夏の頂上へ向けて、慎重かつ積極的に、二松学舎大附に安定感 

 昨年秋と今春の東京都大会はいずれも決勝で関東一に敗れて、頂上には立てなかった二松学舎大附。それだけに、この夏にかける思いは強いはずだ。その関東一とは決勝まで当たらない組み合わせとなっているだけに、確実に一つひとつ勝っていかなくてはならない。

 そして、1年生夏と2年生になる春の選抜に出場を果たしている大江君と今村君のバッテリーと三口主将にとっては、早くもラストサマーとなってしまった。最初の目標だった、五季連続出場はならなかったが、最後の夏は何としても再び甲子園に立ちたいところであろう。

 1年生の起用など、市原勝人監督は春以降メンバーをもう一度シャッフルしながらチームを作り上げてきた。

 そうして、攻めていく姿勢を示したいというところだが、この試合では初回に三口君と島根君が連続安打。しかし、一塁走者の三口君は三塁で刺された。グラウンドが狭く、外野の中継プレーなどは十分に練習は積めていない都立広尾だったが、右翼手古枝君は見事な送球だった。このプレーで、見る側にとっても、この試合は面白くなくルナという感じを与えてくれた。

 安定感のある二松学舎大附の左腕大江君に対して、それ程チャンスは作れないであろうということは、都立広尾の平原敬大監督は十分に承知のことであろう。

 だから、博夫としては少ないチャンスをものにして、相手のチャンスの芽は一つひとつ摘んでいかなくてはいけないのだ。都立広尾は3回、先頭の相澤君が四球で出るとバントで送り内野ゴロで三塁まで進めたものの生かしきれなかった。

 その裏二松学舎大附は二死走者なしから、1番に返って三口君が右前打で出ると、すかさず二塁盗塁を決めて島根君が中前打で帰して先制した。
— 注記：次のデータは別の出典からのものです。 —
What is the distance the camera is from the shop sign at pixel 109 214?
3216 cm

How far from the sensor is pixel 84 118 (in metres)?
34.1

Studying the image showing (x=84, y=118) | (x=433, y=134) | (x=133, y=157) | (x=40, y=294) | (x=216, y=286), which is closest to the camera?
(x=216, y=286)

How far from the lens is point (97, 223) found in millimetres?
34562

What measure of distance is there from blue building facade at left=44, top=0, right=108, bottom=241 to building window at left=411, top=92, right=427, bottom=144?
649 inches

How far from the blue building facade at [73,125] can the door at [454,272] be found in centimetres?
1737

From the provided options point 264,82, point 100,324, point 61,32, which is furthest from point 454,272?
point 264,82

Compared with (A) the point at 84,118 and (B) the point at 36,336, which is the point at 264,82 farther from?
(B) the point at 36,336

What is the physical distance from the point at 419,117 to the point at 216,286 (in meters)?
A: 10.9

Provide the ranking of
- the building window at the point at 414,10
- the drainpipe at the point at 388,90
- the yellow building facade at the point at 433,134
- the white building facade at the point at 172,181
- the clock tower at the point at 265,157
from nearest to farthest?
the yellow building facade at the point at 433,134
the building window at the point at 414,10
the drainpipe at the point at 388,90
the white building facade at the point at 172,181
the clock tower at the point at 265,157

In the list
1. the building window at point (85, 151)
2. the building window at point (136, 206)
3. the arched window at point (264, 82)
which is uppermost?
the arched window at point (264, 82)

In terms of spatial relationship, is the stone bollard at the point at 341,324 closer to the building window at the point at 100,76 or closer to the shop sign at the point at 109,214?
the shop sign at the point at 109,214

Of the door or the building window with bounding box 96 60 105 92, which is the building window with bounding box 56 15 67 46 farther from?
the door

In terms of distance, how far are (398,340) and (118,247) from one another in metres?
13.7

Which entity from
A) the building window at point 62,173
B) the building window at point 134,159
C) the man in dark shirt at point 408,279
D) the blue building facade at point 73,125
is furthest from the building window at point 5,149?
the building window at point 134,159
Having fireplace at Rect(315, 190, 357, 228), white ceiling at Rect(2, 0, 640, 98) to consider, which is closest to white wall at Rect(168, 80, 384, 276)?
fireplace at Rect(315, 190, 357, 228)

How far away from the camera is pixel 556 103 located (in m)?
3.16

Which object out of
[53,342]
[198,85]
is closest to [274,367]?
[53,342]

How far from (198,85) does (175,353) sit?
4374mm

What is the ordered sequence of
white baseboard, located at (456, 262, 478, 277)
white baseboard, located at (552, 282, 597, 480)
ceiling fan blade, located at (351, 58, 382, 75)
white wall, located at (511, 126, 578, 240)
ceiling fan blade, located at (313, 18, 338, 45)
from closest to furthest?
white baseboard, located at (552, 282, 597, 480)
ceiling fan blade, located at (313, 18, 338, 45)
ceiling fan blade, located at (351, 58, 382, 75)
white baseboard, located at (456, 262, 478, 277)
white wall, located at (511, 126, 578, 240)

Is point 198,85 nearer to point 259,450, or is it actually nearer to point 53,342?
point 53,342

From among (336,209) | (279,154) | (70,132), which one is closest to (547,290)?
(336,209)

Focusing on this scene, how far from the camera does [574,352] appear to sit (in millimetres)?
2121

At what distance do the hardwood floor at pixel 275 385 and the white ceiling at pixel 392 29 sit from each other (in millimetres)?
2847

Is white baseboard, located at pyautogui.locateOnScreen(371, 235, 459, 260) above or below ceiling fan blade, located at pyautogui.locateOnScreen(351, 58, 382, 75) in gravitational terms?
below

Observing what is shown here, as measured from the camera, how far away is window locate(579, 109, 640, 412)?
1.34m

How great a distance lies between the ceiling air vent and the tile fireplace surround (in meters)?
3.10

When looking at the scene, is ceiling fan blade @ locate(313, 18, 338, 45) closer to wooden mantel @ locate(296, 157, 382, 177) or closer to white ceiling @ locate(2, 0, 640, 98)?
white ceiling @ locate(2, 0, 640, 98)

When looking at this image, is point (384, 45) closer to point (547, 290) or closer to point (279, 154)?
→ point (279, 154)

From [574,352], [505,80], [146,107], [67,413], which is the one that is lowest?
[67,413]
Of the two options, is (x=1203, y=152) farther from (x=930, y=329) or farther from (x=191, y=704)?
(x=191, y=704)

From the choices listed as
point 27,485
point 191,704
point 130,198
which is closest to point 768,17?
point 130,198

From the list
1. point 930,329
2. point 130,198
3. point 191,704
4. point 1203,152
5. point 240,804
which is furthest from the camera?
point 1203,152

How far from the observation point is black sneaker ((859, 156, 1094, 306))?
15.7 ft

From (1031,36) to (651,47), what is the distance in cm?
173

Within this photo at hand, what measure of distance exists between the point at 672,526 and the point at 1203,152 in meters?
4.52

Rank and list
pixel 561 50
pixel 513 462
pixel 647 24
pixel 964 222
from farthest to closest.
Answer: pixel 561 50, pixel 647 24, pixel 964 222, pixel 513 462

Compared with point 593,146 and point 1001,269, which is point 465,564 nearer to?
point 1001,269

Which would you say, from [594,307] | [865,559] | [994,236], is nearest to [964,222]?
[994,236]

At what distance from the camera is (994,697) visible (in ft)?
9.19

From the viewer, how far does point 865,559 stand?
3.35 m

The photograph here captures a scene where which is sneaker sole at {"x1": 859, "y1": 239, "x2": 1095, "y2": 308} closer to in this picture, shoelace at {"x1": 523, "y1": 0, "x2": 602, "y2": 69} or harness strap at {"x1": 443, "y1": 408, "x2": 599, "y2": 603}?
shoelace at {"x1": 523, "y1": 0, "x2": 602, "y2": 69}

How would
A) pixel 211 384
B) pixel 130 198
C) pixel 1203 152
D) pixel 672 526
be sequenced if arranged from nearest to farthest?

これで二松学舎大附は優位に立った。

 4回は大江君が初安打を許したものの、慌てることなく抑えてその裏、先頭の4番市川君が一二塁間を破ると、バントで進め、さらに5番今村君の投ゴロが野選となる。一死一二塁から永井君が左前打して2点目。さらに大江君、橋本君と下位打線が単打でつないで加点。失策もあってこの回3点が入った。

 こうなると、さすがに二松学舎大附には余裕ができる。7回には永井君がソロ本塁打を左翼スタンドに叩き込むと、8回には代打に起用された1年生の張本君が安打で、市原監督の起用に応え、三口君がバントで進めると、島根君がつなぎ、この日3番に入っている1年生の堀川君が5打席目でやっと安打となったが、これがコールドゲームを決める一打となった。

 二松学舎大附は1番三口君が3安打、2番島根君は4安打とこの二人が、つねにチームを勢いづけていた。そして、大江君も終わってみれば、1安打で与死球も2。まずは危なげのないところを示した。

 都立広尾としては、序盤は対等に戦える形を示しつつも、気がついたら徐々に話されていたという感じだったのではないだろうか。それでも、攻守にきちんとしたチームだったという印象は与えてくれた。